WORK TO COMPLETE:
What you print must match the data line for line.
━━━━━ SOURCE INFORMATION
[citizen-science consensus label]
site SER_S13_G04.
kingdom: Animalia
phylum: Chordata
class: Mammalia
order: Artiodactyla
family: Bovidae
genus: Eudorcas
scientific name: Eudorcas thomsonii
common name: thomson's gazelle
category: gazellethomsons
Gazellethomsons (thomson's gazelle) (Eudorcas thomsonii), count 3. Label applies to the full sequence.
━━━━━━━━━━
YOUR RESPONSE:
[citizen-science consensus label]
site SER_S13_G04.
kingdom: Animalia
phylum: Chordata
class: Mammalia
order: Artiodactyla
family: Bovidae
genus: Eudorcas
scientific name: Eudorcas thomsonii
common name: thomson's gazelle
category: gazellethomsons
Gazellethomsons (thomson's gazelle) (Eudorcas thomsonii), count 3. Label applies to the full sequence.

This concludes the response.